How is one to learn?

It is a great loss to travel the countryside and not see it, since contact with nature is a vital part of man’s enjoyment of life.

Facts about nature may be read in books (like The Ladder of Life by A. Gowans Whyte and The Great Chain of Life by Joseph Wood Krutch, both introductory books) and seen on television (as in Dr. Ian McTaggart Cowan’s Web of Life, the Sunday CBC programme from Vancouver.) But after sampling in this way we will want to go into the woods and sit down.

The centuries of dead leaves that have fluttered to the ground have provided a rich layer of mould, soft as any carpet, with an embroidery of wild flowers to make it beautiful. The drama being played among the trees is without end. In the tree tops the robins are singing their absurd but delicious little four-noted songs; saucy squirrels are gamboling in the branches; ants are scurrying among last year’s leaves on their mysterious errands.

These children of nature are all straightforward creatures with very simple intentions, and every one is supplied with beauties of one kind or another. Watching them, we realize that the mystery of life is not a problem to be solved, but a reality to be experienced and preserved.

Biologists are aware of the need to preserve nature’s balance, and of the techniques, but only public opinion nurtured amid such scenes can make the application of these procedures effective. There is no automatic force in nature which will carry human beings forward irrespective of their own efforts. We need a new creed to be stubbornly faithful to the facts of life; and a new determination – to contribute our effort in doing the right things.

Our hope is in education. The problem is not as simple as two plus two, quickly answered and as readily disposed of. This is a problem for statesmanlike people who take a long view, who look not at the next vacation or the next balance sheet or the next election, but at the future of mankind.

Since the beginning, the world has presented challenges to living creatures: to crawl out of the sea to live on dry land, to climb trees and mountains, to change in keeping with changing environment. Every creature is to itself the centre of its own universe, but it must have contact with all surrounding creatures. The challenge to us is nothing less than preservation of our species by restoring and maintaining its essential environment.

We are surrounded by, and we are part of, the eternal flux of life in an environment of natural forces.
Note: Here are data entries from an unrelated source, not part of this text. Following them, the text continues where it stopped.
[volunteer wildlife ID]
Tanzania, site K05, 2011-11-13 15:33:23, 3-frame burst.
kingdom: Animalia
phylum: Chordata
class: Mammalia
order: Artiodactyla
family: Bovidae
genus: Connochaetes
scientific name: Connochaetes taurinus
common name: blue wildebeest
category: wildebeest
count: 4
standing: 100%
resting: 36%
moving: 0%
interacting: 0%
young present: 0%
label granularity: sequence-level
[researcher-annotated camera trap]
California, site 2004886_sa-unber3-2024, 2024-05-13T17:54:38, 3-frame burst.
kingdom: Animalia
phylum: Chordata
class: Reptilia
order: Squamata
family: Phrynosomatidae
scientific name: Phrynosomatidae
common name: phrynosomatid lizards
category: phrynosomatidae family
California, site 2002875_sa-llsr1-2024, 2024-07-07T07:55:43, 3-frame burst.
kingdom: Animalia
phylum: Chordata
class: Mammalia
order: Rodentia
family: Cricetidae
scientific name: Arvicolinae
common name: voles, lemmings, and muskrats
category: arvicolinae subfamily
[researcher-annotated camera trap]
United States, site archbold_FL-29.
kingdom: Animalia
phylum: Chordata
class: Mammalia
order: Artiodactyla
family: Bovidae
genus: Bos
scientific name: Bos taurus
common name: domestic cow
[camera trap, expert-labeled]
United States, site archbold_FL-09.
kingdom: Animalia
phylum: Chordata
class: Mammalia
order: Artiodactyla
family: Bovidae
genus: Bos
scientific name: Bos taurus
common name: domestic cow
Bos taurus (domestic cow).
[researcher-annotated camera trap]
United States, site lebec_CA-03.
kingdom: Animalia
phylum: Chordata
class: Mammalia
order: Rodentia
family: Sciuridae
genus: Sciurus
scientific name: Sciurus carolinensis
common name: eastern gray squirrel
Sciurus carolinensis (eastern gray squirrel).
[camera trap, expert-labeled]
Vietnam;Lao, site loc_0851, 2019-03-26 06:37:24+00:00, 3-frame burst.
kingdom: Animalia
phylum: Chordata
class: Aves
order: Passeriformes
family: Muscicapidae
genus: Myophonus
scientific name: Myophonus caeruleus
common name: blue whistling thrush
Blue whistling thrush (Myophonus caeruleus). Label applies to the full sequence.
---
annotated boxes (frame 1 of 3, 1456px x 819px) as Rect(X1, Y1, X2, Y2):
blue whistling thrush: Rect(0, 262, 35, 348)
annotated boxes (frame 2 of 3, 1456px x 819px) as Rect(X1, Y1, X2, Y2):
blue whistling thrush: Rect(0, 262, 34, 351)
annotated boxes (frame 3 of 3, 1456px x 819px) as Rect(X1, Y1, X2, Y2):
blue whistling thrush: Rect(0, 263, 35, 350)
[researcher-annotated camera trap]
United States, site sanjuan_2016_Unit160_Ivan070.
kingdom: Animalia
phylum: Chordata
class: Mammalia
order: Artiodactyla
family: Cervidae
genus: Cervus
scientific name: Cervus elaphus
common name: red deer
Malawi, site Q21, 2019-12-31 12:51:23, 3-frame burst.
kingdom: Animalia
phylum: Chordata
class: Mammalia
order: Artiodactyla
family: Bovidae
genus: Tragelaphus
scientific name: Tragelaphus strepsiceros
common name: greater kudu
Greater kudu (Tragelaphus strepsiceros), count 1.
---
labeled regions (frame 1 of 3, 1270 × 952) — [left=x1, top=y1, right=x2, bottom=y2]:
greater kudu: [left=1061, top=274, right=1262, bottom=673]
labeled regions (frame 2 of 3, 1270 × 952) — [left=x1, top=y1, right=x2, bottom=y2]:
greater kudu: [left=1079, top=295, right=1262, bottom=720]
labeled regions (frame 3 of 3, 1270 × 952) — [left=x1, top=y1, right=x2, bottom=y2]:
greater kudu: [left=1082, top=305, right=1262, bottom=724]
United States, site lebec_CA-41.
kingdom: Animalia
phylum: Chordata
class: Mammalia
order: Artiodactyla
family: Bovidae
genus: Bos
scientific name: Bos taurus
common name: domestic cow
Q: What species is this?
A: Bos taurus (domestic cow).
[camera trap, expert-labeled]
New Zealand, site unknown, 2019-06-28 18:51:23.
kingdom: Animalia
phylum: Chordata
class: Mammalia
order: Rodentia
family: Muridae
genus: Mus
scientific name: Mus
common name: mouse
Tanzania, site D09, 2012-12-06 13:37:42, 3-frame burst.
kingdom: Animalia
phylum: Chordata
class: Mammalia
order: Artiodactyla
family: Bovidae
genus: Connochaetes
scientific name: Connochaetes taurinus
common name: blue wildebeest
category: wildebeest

An Eastern proverb puts it: “To survive, all men must hold hands.” And living things of all sorts are our kin in the wholeness of nature.

If we wish to preserve our present way of life we must come to terms with what is left of natural forest, soil, water and wildlife, and it will be on terms laid down by nature, not imposed by us. Any wrong which nature may for centuries commit, she has centuries to repair, but we, whose days are short, must walk warily lest we become the victims of the wasteland we make.